• **Text**:

-------------------------

Who knows if it went through, maybe Nintendo wouldn't be so stuck up playing parent as they still do today.

It would've been awesome if the Crash Bandicoot game had playable guest characters from other series and Nintendo, plus a better camera (although it works fine as it is just not going backwards).


----------



## tatumanu (Jul 7, 2015)

The Nintendo Play Station powered by Sony... i have been day dreaming about it ever since i saw this!


----------



## Clydefrosch (Jul 7, 2015)

lol, a museum... that guy is pretty clearly playing the social medias right now, creating buzz among every collector out there.

unless he's a serious collector for these things, this thing is going to make him rich. and he know it. and he knows how it will make him the most rich. by doing a slow ad campaign. (assuming it is real. I expect some kind of authenticity certification eventually if it is. prices love certificates)


----------



## WiiCube_2013 (Jul 7, 2015)

Clydefrosch said:


> lol, a museum... that guy is pretty clearly playing the social medias right now, creating buzz among every collector out there.
> 
> unless he's a serious collector for these things, this thing is going to make him rich. and he know it. and he knows how it will make him the most rich. by doing a slow ad campaign. (assuming it is real. I expect some kind of authenticity certification eventually if it is. prices love certificates)


It's one of a kind but the thing doesn't even work nor has a game so will it sell for more than NWC? Gotta stay tuned for his eBay auction or wherever he'll sell it at.

-------------------------

• **Exercise data**:
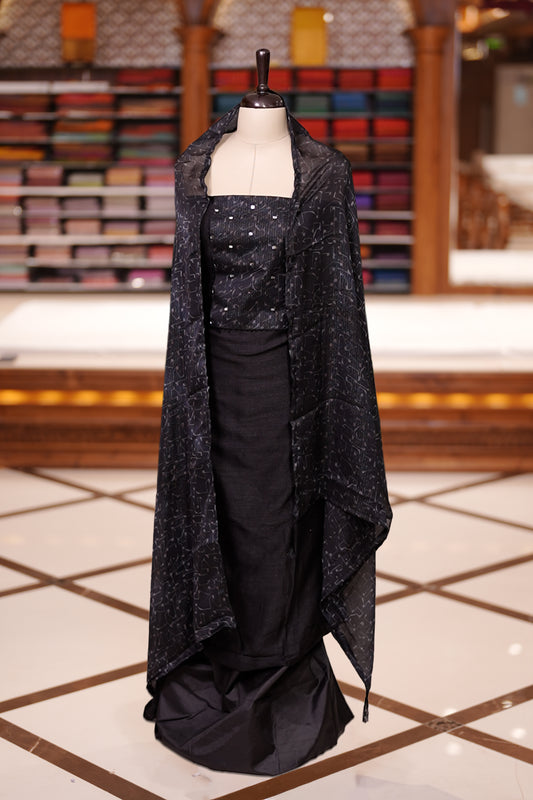 Black colour semi silk salwar material featuring subtle mirror work on the top, paired with a plain matching bottom & The set is completed with chiffon dupatta adorned with golden abstract prints for a classy finish.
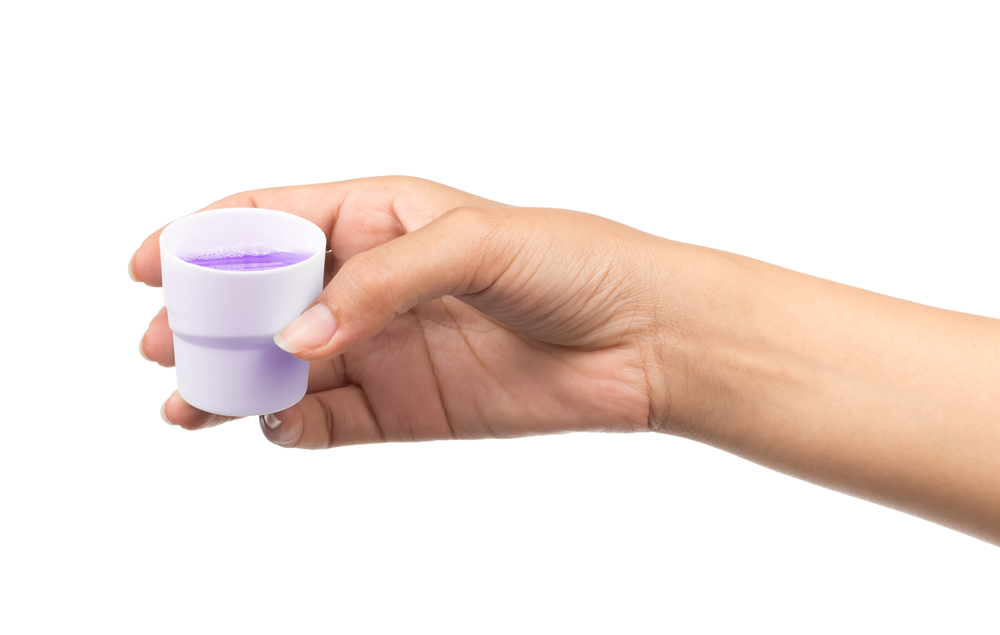 Woman's hand holding cup of purple mouthwash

-------------------------

• **Prompt**: Please state what tatumanu says they have been daydreaming about in the forum thread. The listing has no connection to the forum thread.

• **Answer below**: The Nintendo Play Station powered by Sony.